■ PROBLEM DETAILS: Reproduce the passage on conservatism from "I came across" to "values over interests...", replacing "interests" with "concerns" throughout.

-- start SOURCE PASSAGE --

I came across a pretty good discussion of conservatism and how immigration is the predominant conservative issue - if we don't constrain mass immigration, all of the other prized conservative values will pretty much fall by the wayside.
I think the article is a good read. It focuses mostly on the conflict of abstract conservative principles versus realistic fundamental interests. Here are some excerpts:
National Review’s Conservatism of Values, Ideas, and Principles, Kevin MacDonald, January 25, 2016:
The National Review assault on Donald Trump brings up the issue of basing one’s political views on values, ideas, and principles. The problem is simply that these abstractions may or may not reflect fundamental interests, and the Trump candidacy is bringing this to the fore. The NR commentary is essentially a brief for the priority of principles, ideas, and values over interests...
Concerns about “limited government” and respect for the Constitution are the main themes running through the comments. Trump just hasn’t been mouthing adherence to either of them, and his critics point to instances, mainly in the past, where he has strayed from these abstractions. (Yes, the Constitution is an abstraction, because as Joe Sobran said (and quoted by Gregory Hood), “the Constitution poses no serious threat to our form of government.”

-- end SOURCE PASSAGE --
-- start ENTRIES --

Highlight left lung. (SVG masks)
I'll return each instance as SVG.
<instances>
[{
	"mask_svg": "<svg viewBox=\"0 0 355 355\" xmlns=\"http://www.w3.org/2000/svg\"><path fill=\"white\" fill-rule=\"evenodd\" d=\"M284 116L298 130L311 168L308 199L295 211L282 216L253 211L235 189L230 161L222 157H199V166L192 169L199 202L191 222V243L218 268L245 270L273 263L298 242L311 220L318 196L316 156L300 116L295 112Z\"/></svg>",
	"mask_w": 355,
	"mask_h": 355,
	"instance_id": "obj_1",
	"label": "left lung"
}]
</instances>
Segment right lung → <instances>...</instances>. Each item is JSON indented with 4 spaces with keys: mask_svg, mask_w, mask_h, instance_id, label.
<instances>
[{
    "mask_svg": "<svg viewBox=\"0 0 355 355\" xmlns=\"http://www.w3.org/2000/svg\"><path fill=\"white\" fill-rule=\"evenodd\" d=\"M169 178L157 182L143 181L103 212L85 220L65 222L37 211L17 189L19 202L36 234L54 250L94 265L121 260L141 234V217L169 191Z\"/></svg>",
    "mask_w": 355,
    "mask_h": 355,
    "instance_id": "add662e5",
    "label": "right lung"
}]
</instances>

-- end ENTRIES --

■ ANSWER TO THIS TASK:
I came across a pretty good discussion of conservatism and how immigration is the predominant conservative issue - if we don't constrain mass immigration, all of the other prized conservative values will pretty much fall by the wayside.
I think the article is a good read. It focuses mostly on the conflict of abstract conservative principles versus realistic fundamental concerns. Here are some excerpts:
National Review’s Conservatism of Values, Ideas, and Principles, Kevin MacDonald, January 25, 2016:
The National Review assault on Donald Trump brings up the issue of basing one’s political views on values, ideas, and principles. The problem is simply that these abstractions may or may not reflect fundamental concerns, and the Trump candidacy is bringing this to the fore. The NR commentary is essentially a brief for the priority of principles, ideas, and values over concerns...